Results: Individuals with comorbid alcohol-attributable medical diagnoses had lower odds of filling prescriptions for any type of AUD pharmacotherapy compared to those without such comorbidities. Cardiovascular (OR = 0.41 [95% CI: 0.39-0.43]), neurological (OR = 0.52 [95% CI: 0.48-0.56]) and gastrointestinal (OR = 0.57 [95% CI: 0.54-0.60]) diseases were associated with the lowest rates of prescription receipt. The presence of diagnoses which are contraindications to AUD pharmacotherapy did not fully explain the low prescription rate.

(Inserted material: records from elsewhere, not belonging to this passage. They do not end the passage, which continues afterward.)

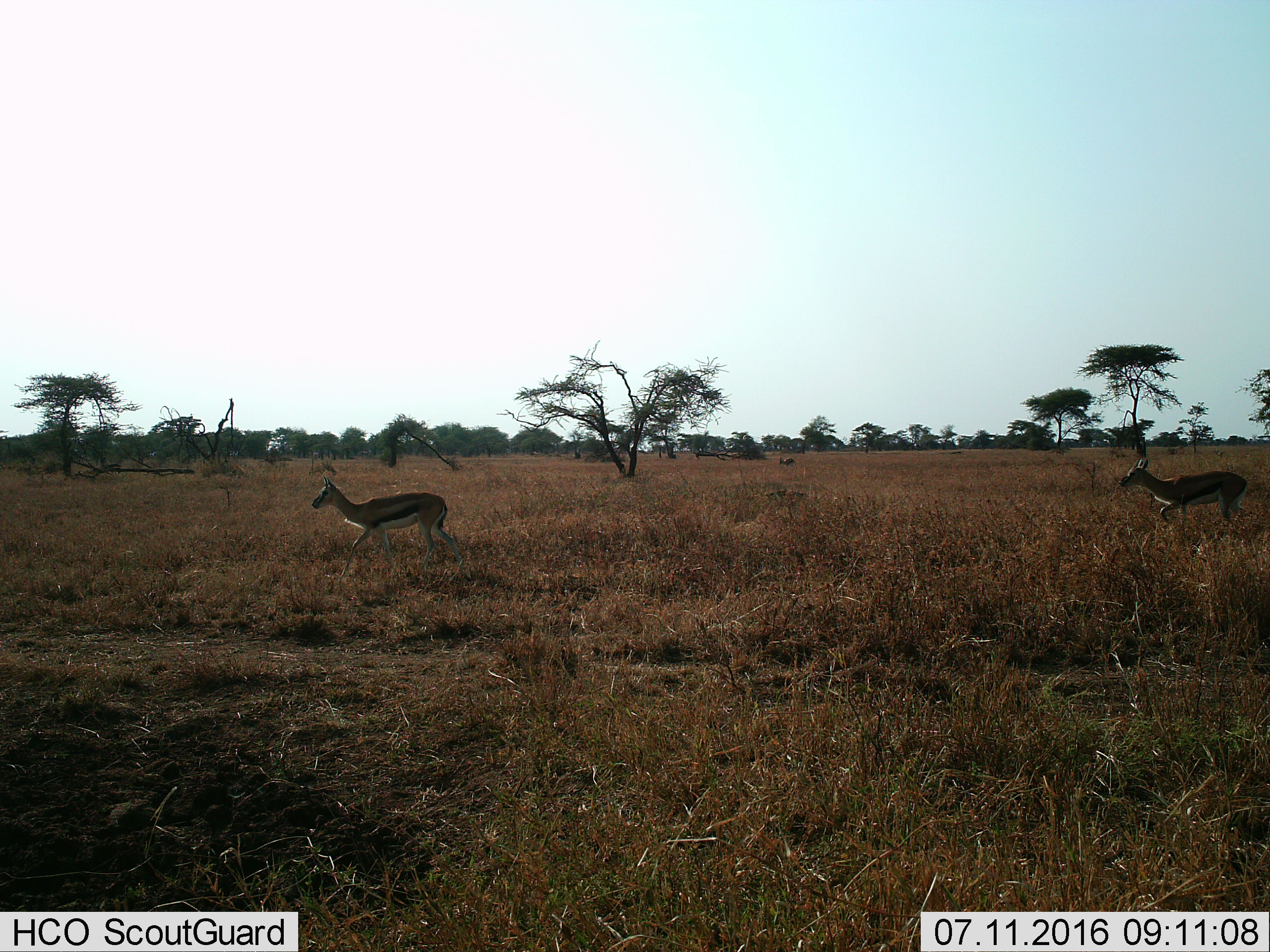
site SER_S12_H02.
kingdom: Animalia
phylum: Chordata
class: Mammalia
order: Artiodactyla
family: Bovidae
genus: Eudorcas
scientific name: Eudorcas thomsonii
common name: thomson's gazelle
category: gazellethomsons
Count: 2.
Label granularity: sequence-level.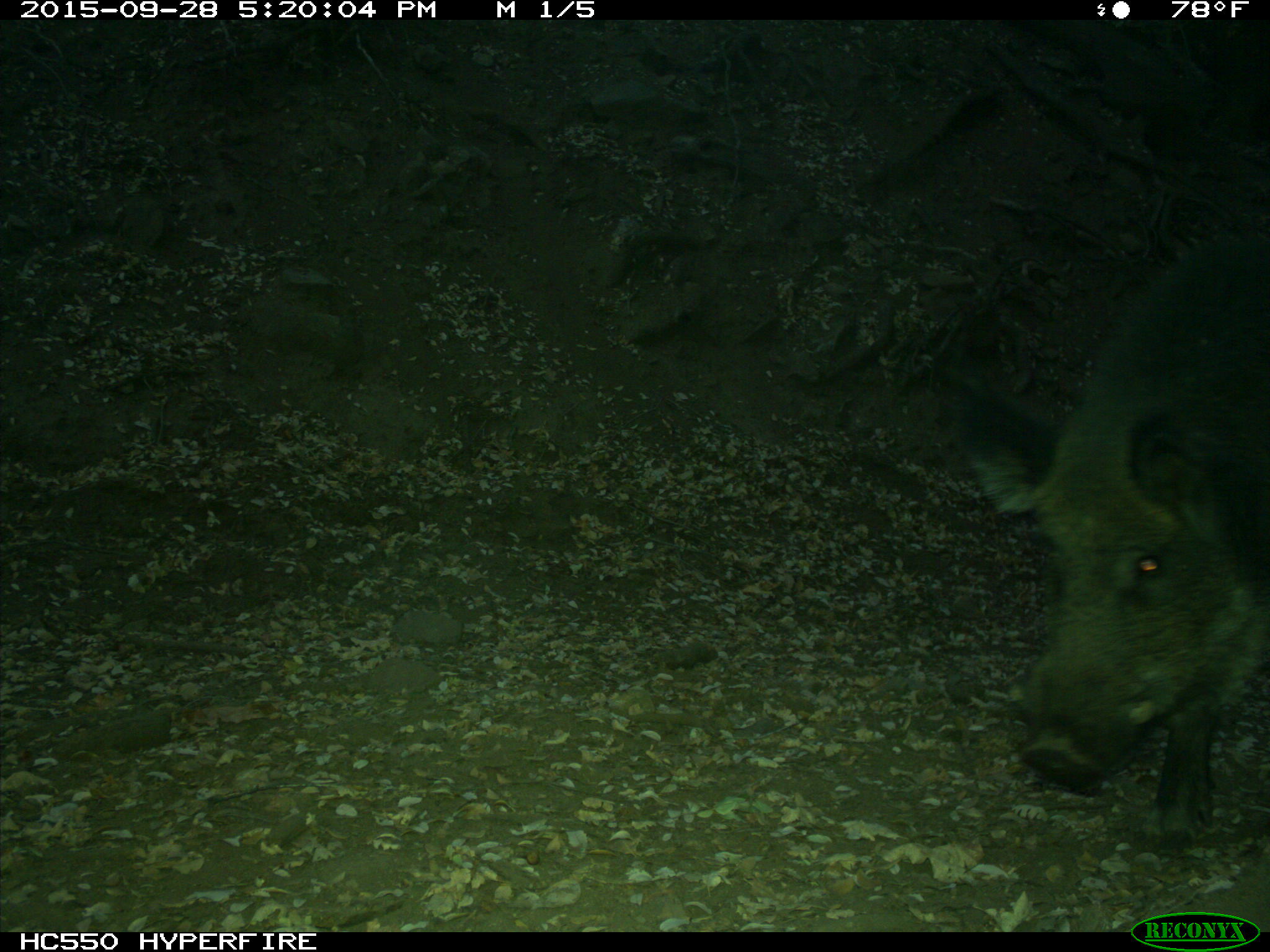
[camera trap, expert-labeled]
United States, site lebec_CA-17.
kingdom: Animalia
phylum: Chordata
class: Mammalia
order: Artiodactyla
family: Suidae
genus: Sus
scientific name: Sus scrofa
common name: wild boar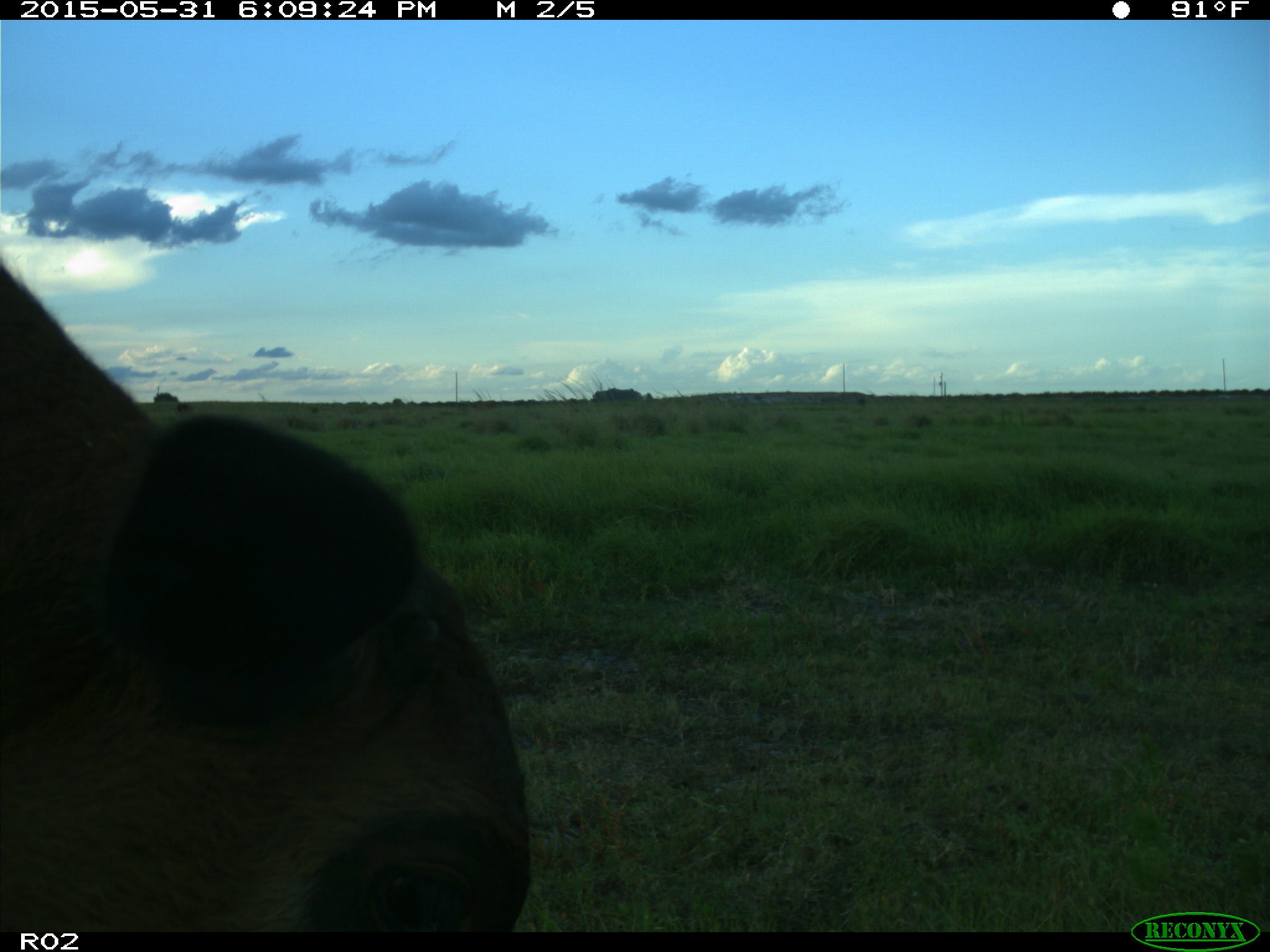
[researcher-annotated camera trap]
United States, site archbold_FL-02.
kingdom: Animalia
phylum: Chordata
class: Mammalia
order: Artiodactyla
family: Bovidae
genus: Bos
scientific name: Bos taurus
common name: domestic cow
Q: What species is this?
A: Bos taurus (domestic cow).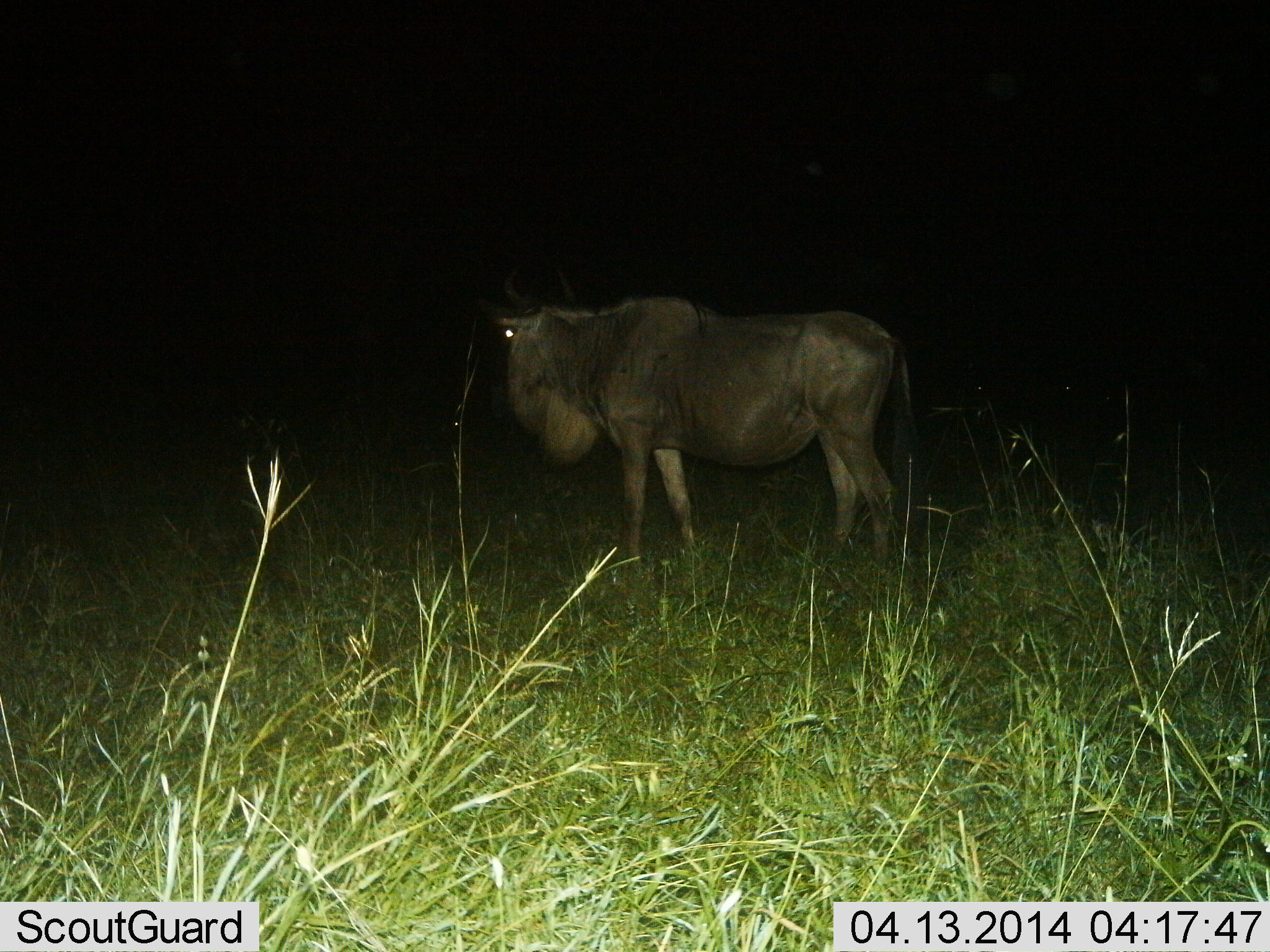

Conclusion: There is a substantial underutilization of AUD pharmacotherapy in patients with AUD and comorbid medical disorders in specialist care. Increasing the provision of pharmacotherapy to this group of patients is essential and may prevent morbidity and mortality. There is a need to further understand barriers to medical treatment both from the patient and prescriber perspective.